## Exercise set
1. In the passage on political correctness, what is the marketplace of ideas said to be the equivalent of?
2. Name every person mentioned by name in the passage on political correctness.

A couple of problems
with PC: Who decides what words and thoughts are correct; who or what idea is
stifled by such restraint? What ever happened to tolerance?
The marketplace of
ideas is the equivalent of academic freedom. Tenured professors will fight to say
and teach whatever they wish in the name of pursuing truth as they see it. Yet,
academe is notorious for PC. Speech codes have been imposed on faculties and
students, speakers with certain political leanings have been barred from campus
or hectored when they appeared. Examples are legion.
In entertainment, ethnic humor has been scorned in the
name of political correctness. Only paeans to particular members of races or
ethnic groups themselves are tolerated. Some religions are protected by PC
while others are fair game. (Need Islam and Christianity be cited?)
Cries of racism are
perhaps the most numerous. Phrases that have entered the everyday jargon are now
being analyzed etymologically, bringing up origins that have long been forgot.
Yet speakers innocently using such a word or phrase are hounded by both PC
practitioners and political opponents. (See George Allen’s response to a
heckler; Colin Powell’s take on “shuck and jive” as used by Sarah Palin.)

## Records
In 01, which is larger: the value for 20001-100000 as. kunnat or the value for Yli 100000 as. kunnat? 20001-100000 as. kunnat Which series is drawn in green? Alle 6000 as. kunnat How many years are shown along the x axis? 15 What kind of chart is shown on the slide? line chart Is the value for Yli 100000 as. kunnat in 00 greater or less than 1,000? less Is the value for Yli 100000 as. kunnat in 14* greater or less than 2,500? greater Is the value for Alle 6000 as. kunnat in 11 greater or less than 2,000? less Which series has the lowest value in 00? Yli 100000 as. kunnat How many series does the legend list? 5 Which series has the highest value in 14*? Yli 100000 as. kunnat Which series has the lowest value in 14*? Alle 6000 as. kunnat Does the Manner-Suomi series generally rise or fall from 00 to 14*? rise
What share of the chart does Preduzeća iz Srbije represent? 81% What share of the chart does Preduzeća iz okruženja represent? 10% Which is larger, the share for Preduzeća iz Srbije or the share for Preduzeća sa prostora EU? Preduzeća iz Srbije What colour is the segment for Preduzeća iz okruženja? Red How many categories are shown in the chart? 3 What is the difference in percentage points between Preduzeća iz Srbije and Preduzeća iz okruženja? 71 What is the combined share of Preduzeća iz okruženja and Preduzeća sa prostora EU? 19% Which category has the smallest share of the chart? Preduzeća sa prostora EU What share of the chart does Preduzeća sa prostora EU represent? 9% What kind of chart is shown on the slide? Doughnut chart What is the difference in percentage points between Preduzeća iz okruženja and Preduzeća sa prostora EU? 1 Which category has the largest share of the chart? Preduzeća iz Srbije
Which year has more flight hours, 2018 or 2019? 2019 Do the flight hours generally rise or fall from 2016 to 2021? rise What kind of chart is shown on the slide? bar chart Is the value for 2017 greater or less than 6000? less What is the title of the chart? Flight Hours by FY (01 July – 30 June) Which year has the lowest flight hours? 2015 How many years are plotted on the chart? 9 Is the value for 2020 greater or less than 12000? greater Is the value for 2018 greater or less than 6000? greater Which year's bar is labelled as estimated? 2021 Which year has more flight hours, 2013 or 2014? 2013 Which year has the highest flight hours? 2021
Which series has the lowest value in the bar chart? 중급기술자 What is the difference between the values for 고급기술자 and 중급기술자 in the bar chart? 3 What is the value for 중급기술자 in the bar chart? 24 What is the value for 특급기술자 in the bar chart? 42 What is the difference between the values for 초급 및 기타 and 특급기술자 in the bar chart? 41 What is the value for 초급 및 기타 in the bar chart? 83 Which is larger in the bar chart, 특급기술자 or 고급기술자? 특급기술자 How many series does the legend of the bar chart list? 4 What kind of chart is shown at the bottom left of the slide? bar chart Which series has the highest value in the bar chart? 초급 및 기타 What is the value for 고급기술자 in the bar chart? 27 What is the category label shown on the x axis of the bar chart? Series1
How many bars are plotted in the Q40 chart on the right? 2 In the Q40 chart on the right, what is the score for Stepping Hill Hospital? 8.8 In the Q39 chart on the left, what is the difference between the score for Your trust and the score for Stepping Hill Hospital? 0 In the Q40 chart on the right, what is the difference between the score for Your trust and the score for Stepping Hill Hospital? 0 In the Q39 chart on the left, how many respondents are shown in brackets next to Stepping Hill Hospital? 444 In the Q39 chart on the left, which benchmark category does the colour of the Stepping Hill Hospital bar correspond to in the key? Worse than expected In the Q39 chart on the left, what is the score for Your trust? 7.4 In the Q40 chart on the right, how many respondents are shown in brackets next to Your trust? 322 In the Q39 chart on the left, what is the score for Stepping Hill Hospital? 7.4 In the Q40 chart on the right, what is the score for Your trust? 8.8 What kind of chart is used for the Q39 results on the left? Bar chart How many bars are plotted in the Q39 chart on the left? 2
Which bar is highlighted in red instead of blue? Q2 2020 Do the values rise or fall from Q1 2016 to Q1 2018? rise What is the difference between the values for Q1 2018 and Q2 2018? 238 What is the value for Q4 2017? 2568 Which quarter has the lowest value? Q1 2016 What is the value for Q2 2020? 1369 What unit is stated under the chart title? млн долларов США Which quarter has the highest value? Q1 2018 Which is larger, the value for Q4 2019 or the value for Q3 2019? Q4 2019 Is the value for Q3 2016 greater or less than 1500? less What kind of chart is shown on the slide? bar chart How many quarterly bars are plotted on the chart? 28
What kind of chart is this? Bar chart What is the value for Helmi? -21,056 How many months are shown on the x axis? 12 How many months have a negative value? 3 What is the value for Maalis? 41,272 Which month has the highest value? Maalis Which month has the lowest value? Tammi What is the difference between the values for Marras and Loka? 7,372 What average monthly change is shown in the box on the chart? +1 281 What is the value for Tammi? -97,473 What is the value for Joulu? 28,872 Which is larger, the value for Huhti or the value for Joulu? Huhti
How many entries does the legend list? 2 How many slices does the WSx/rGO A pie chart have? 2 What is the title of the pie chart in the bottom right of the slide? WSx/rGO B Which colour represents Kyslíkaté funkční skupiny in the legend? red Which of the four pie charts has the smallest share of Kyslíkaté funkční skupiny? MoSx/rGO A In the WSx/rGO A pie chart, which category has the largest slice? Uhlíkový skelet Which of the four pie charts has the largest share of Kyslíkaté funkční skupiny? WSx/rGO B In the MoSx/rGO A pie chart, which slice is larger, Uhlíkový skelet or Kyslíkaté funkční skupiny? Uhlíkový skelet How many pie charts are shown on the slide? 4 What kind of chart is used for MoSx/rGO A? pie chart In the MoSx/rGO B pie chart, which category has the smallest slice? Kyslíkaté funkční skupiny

## Task-by-task answers
1. Academic freedom.

2. George Allen, Colin Powell, Sarah Palin